The country’s top financial policy-making Financial Services Commission (FSC) on Friday told a National Assembly committee that it is reviewing a plan to restrict sales of high-risk financial products at primary lending banks to toughen protection for financial consumers.
It vowed to take strong punitive actions against those found guilty in ongoing probe on the heavy losses in derivatives connected to overseas securities.

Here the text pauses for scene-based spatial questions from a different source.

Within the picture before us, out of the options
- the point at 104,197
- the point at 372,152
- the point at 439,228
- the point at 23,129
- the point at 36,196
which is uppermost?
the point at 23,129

Regulatory body, Financial Supervisory Service (FSS), has been examining disputes brought by retail investors facing massive losses from their investments linked to the German government bond 10-year government bond yield. So far, nearly 80 percent of those derivatives-backed funds, which was mainly sold by Woori Bank and KEB Hana Bank, already incurred losses.
[Photo by Lee Seung-hwan]
Retail investors purchased 732.6 billion won ($613 million) worth of the problematic funds tied to the German 10-year government bond yield, or 89.1 percent of all sold, and institutions the rest.
The FSS has ordered financial institutions to remunerate if they had not given a full explanation about the risks to the financial instruments. As of Sept 25, a total of 179 applications have been filed for a settlement of disputes related to the high-risk products.
Currently, the FSS is having a comprehensive examination of the case, which includes reviewing the sale process from product designing to sales as well as the internal monitoring system at financial institutions.
The financial authorities plan to release the measures for improving the related financial system by the end of this month after consultation with outside experts.